The last 24 hours have been a bit of a whirlwind of discussion, decision making, and activity.  I'm very fuzzy headed.  The thing I keep coming back to as being one of the hardest bits of juggling with this self-build project is the disjointedness of trying to project-manage (make/receive phonecalls, reply to emails, place and chase orders or contractors, make decisions about everything, keep the whole thing vaguely on track - basically general admin) at the same time as trying to actually build the thing.  I do as much as possible in the evenings (like writing this) but a lot has to be done on-site during the day, as that's when people are in their offices and suppliers are open.  Then trying to actually spend time with Anna (she goes to bed early as she gets so tired with the fibromylagia and everything else), keep us both fed and stop the house descending into filth.  The lawns are developing ever stronger meadow-like tendencies.  Anna broke a toe last week.

In short: strewth, I'm knackered!  I don't pretend to be more knackered than anyone else, I'm just expressing my own personal world of tiredness.

It's important to add here that I am still enjoying it too.  Not all of it, not all the time (there's a constant undercurrent of anxiety, and I would love some decent time off) but enough of it to keep going and feel like it is worthwhile, even in the short term.  I'm learning lots of new skills (most recent: bricklaying - the first plinth foundation walls show record my progress from barely-competent at the bottom, to pretty-good at the top), I'm doing lots of practical stuff which is usually when I'm happiest, and I can see the project taking shape bit by bit.  Especially when it's by my own hands, this last point is extremely satisfying.

So, back to the last 24 hours.  Course bookings have not been quite as high as we'd hoped, to use PR speak.  More bluntly: despite lots of enquiries, so far only one person had booked and they hadn't paid yet.  We think the weather has - not surprisingly - put people off.  Participants would have to pay for the course and their accommodation which usually is camping.  I've camped in the frost (on the inside of my tent) a number of times, but somehow that's better than camping in constant rain.  Everything gets wet and can become quite grim.  We're now just asking for volunteers to come and help with the build - they'll be given basic training and we'll feed them good lunches.  If not local they'll still need to camp or stay in B&Bs but maybe that'll be more tempting when not paying a course fee as well.  More information about volunteering here and here.

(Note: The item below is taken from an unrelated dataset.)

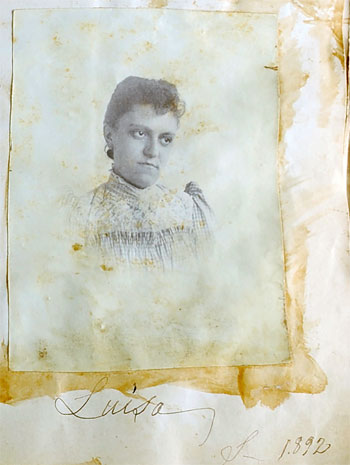 Una jovencísima Luisa Urquiza Baquedano, mujer de Alfonso Shelly Correa, en 1892.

The main difference to us is that we'll have to pay ourselves for Kuba (designer) to be onsite (this is what the course fees are designed to pay for).  It is our home we're building, so this is fair enough!  A very positive side-effect of the change to volunteers is that now - we hope - more of our friends and family will be able to help with the straw part of the build.  I've been a bit sad that this wouldn't have been so possible with the courses, so in some ways I'm really pleased we've decided now to go with volunteers.

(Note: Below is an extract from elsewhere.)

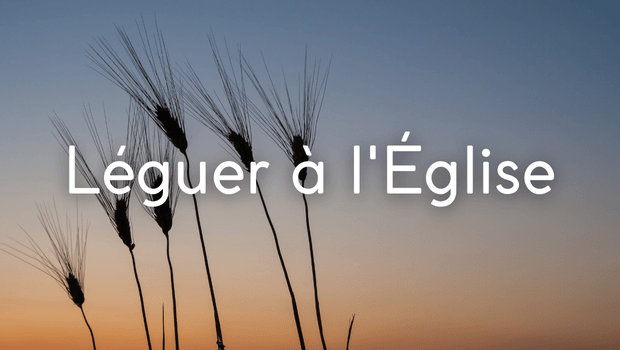 léguer à l'église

If you'd like to join us, please do!  There are rumours that the jet-stream (weather phenomenon that's apparently responsible for the constant rain that's bugged us throughout this build) is maybe beginning to head north: we may yet get to strawbuild in proper summery weather.

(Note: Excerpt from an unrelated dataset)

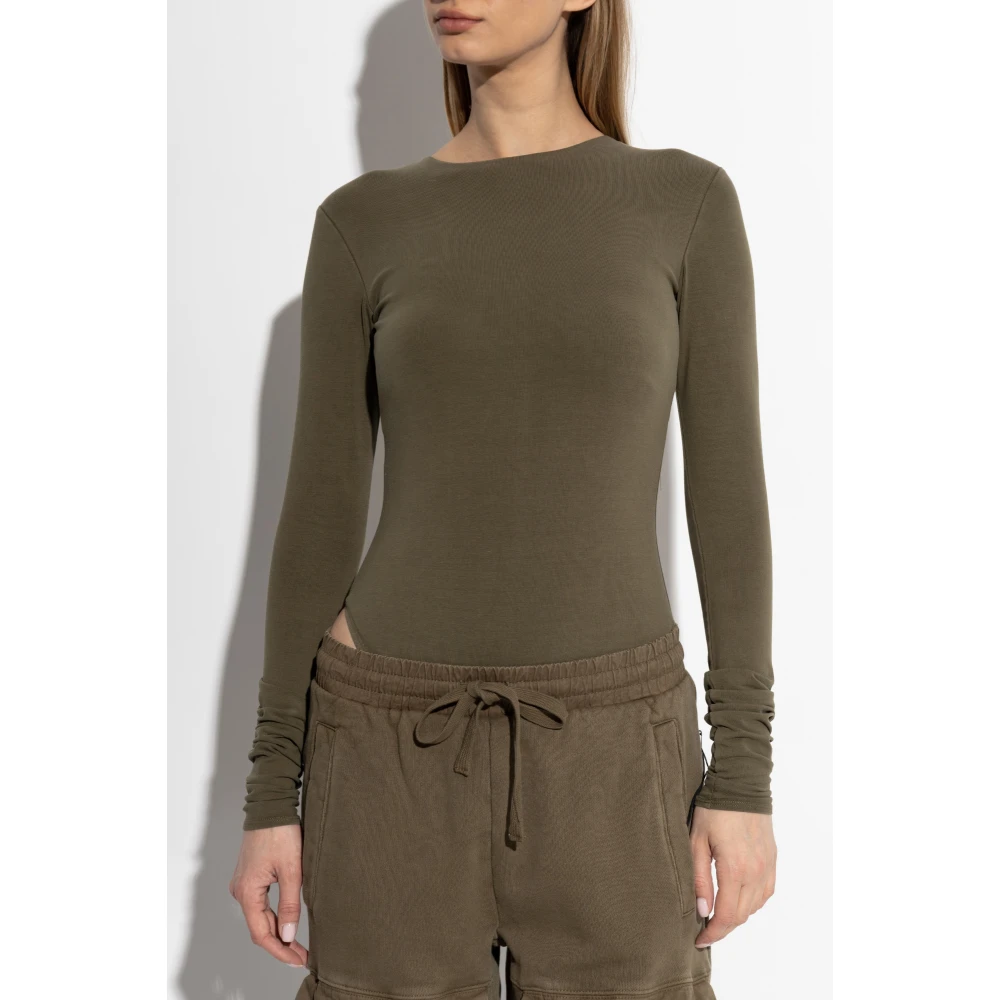 Entire Studios Lange mouw bodysuit Green Dames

A typical weather forecast accompanies another muddy week

Mud, beginning to dry out beneath the gazebo

Gazebo and a series of small walls - as my sister Caroline pointed out, it's like an archaeological dig.

First nice bricks going on, above the engineering bricks.  My technique much better by the top too...

Wrap plinth next to front door, almost complete.  Just needs damp course and timber  baseplate.

I really like the warm colour variation in the LBC Heathers (the nearest brick-match to the existing walls)



The most blue sky I've seen since April.  Lovely!